Synthesis of Powdered Silica Aerogels from Agro-industrial Wastes: Insights on Effects of Precursor and Sol–Gel Conditions on Its Characteristics
摘要
Powdered silica aerogels are highly porous materials with exceptionally high specific surface area and low density, making them attractive for applications in adsorption, catalysis, or thermal insulation. In this study, sustainable silica aerogels were successfully synthesized from two abundant waste resources, including rice husk ash (RHA) and fly ash (FA), via a sol–gel method followed by freeze-drying. The effects of key synthesis parameters, including HCl concentration during acid pretreatment, NaOH concentration during silica extraction, and pH during the sol–gel process, were systematically investigated. The results reveal that these parameters play critical roles in controlling silica dissolution as well as the hydrolysis and polycondensation reactions governing gel formation and pore development.
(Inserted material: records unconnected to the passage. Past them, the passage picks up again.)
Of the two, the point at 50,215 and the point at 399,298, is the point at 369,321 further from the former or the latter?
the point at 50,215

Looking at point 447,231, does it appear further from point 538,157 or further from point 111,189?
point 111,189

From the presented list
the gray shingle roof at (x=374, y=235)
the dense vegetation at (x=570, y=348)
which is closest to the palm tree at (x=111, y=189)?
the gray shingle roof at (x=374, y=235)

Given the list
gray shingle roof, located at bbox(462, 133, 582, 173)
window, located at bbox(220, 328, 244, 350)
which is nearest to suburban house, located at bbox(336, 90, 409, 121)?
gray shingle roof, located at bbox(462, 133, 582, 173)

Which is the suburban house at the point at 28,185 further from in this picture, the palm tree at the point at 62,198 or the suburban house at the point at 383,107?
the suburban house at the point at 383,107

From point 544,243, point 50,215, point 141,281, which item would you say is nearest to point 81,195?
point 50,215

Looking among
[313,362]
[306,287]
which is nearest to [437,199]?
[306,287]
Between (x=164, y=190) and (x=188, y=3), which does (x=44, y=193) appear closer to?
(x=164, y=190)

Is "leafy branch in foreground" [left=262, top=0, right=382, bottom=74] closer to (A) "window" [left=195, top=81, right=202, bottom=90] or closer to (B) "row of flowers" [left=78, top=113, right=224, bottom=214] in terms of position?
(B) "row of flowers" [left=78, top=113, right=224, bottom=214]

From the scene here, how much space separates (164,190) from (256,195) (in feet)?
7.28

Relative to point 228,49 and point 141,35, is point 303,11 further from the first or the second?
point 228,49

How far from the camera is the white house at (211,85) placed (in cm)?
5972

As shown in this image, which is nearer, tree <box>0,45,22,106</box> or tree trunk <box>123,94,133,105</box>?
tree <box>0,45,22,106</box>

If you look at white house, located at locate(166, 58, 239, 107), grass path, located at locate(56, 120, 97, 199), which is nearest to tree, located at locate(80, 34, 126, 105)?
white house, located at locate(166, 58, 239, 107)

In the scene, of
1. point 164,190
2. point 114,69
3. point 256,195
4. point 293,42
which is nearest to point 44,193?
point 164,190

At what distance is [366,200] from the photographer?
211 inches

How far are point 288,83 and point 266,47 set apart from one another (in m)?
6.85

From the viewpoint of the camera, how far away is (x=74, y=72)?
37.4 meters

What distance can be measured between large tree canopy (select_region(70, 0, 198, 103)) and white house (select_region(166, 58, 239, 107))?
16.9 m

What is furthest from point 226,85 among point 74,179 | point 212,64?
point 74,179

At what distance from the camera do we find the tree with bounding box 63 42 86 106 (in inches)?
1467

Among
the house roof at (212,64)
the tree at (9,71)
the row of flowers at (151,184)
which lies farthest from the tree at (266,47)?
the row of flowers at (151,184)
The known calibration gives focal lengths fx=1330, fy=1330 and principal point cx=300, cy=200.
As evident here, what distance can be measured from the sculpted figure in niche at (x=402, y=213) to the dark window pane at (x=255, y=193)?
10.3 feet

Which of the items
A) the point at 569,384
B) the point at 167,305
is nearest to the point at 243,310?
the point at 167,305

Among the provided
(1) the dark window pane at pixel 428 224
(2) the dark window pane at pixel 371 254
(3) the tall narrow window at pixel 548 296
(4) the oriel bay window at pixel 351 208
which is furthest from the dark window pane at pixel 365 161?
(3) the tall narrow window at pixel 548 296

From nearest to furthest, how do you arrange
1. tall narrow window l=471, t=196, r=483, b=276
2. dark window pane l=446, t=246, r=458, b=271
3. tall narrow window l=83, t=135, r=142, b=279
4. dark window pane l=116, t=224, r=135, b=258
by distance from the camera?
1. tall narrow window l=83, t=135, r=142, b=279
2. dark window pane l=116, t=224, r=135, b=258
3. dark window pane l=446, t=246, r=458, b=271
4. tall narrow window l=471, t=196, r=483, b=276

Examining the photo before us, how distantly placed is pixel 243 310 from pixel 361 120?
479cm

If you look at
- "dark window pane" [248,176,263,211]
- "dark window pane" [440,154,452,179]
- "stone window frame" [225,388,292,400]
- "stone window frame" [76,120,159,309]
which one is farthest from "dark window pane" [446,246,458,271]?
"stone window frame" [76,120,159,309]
Under the suitable conditions (HCl 2 M, NaOH 1 M, and pH ≈ 7), the RHA-derived aerogel exhibited a high specific surface area of 493.3 m2 g−1, porosity of 97.5%, and pore volume of 0.58 cm3 g−1, while the FA-derived aerogel showed a surface area of 376.0 m2 g−1 and porosity of 96.1%. Scanning electron microscopy confirmed the formation of a typical three-dimensional nanoporous silica network composed of interconnected nanoscale clusters. The obtained materials synthesized in this study exhibit textural properties comparable to those obtained from conventional precursors such as TEOS and MTMS. Importantly, the utilization of RHA and FA demonstrates strong potential for large-scale production and environmental applications.